Patented by SDJR Locomotive Superintendent Alfred Whitaker in 1905, the apparatus allowed locomotives to exchange single-line tablets at speed, expediting the working of a railway that, right to the end, was hampered by a combination of single-track bottlenecks and very heavy holiday traffic.
Something of those glorious years could still be experienced in the Washford signal cabin bearing that lineman’s board. Inside, the trust has replicated the interior of Midford signal box, and could re-enact a typically hectic summer Saturday as the signalman routes a succession of holidaymakers’ specials off the single line from Bath Junction. A genuine S&D signal cabin – the diminutive structure from Burnham-on-Sea – stands in the yard.
As well as ‘OO’ gauge dioramas of Highbridge and Edington Junction stations, there are large-scale models of ‘7F’ No. 89 and a Prussian Blue ‘2P’ 4-4-0. These, says Dave, could have provided live S&D steam on the site; a recently retired electrician and model engineer from Lancashire had volunteered to build a miniature railway, but with the eviction notice, followed by the lockdown, the idea never came to fruition.
LAST WORDS
By any measure, it’s a huge amount of stuff to pack up and ship elsewhere – but the volunteers are facing the eviction with stoicism, mixed with a degree of frustration. “We’re just pig sick of the whole thing,” says Dave. “It’s all so unnecessary.”

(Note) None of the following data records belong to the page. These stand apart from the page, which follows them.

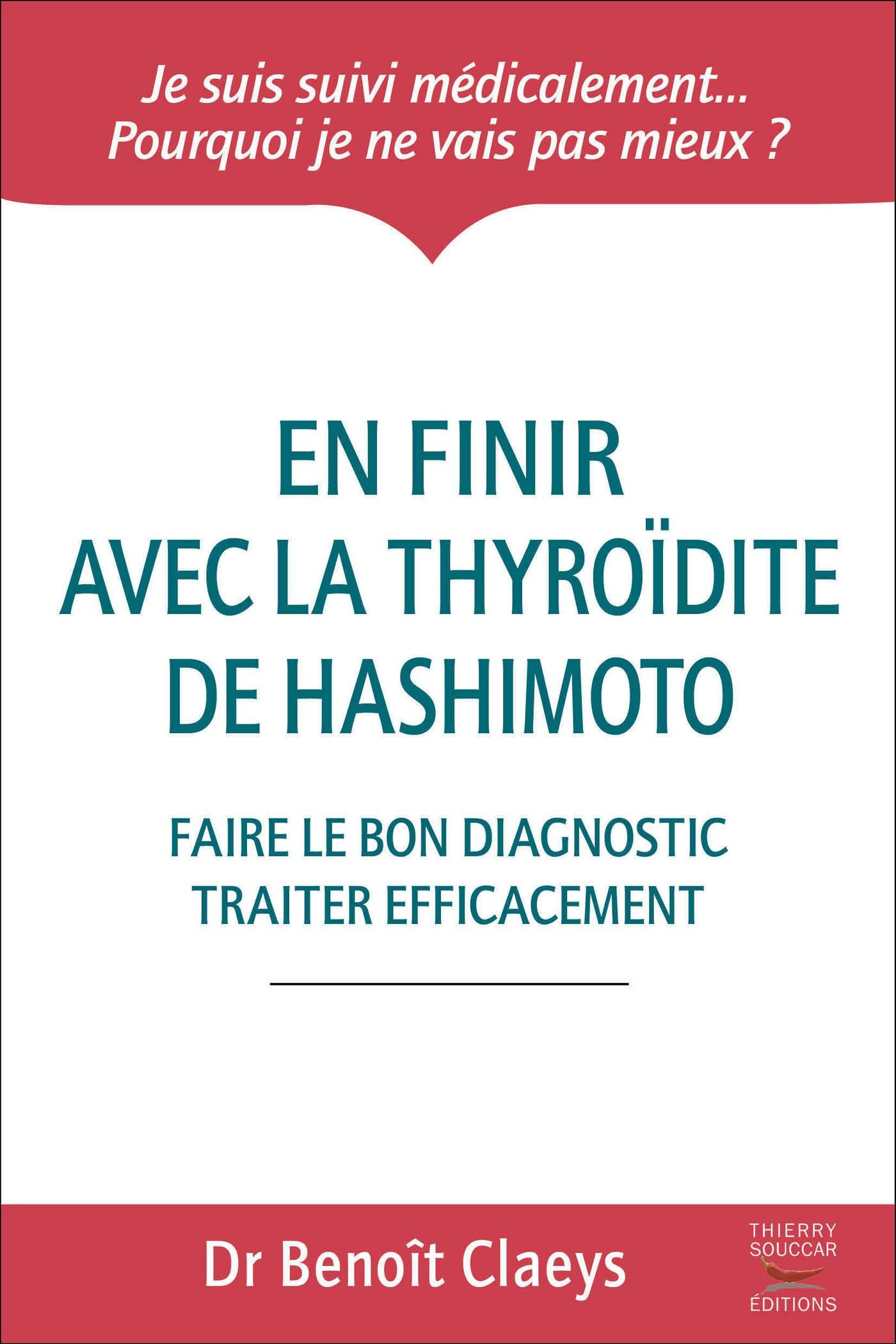 En finir avec la thyroïdite de Hashimoto Benoît Claeys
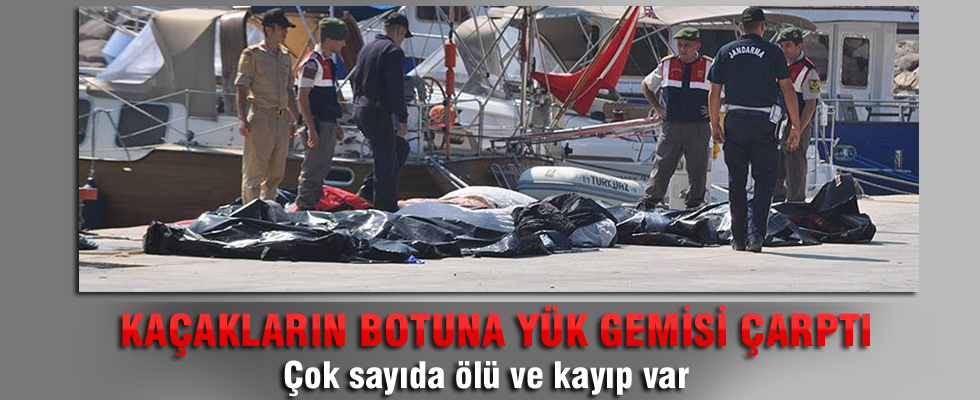 Kaçakların botuna yük gemisi çarptı: 13 ölü, 5 kayıp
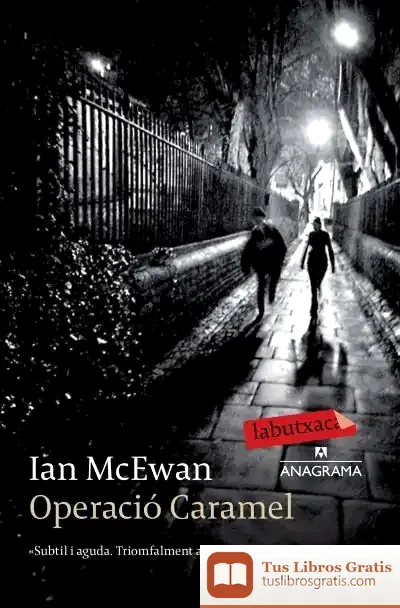 Descargar Operació Caramel de Ian Mcewan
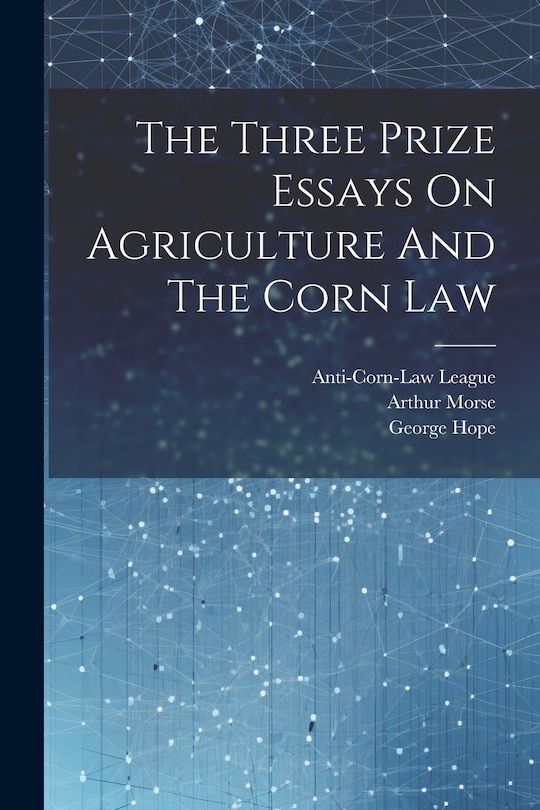 Couverture_The Three Prize Essays On Agriculture And The Corn Law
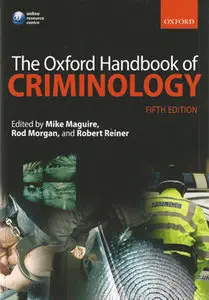 The Oxford Handbook of Criminology (repost)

Martin Rice, the group’s financial director, comments, with reference to the ‘Tuesday gang’ of up to 14 regular volunteers: “We could ‘recreate’ Washford, but the body blow hits the team here – they’re just the current incarnation of what’s been here for 40 years, and it’s difficult to ask people to dismantle something they’ve spent years tending.”
Ted Lambe, the leader of the restoration team on No. 4, sums up: “It was a bitter disappointment, and we were very angry, but you have to accept it and look to the future – hopefully we can keep the team together.”
Let’s hope so, and that the trust can continue to keep the memory of this beloved railway alive for future generations – wherever that may be.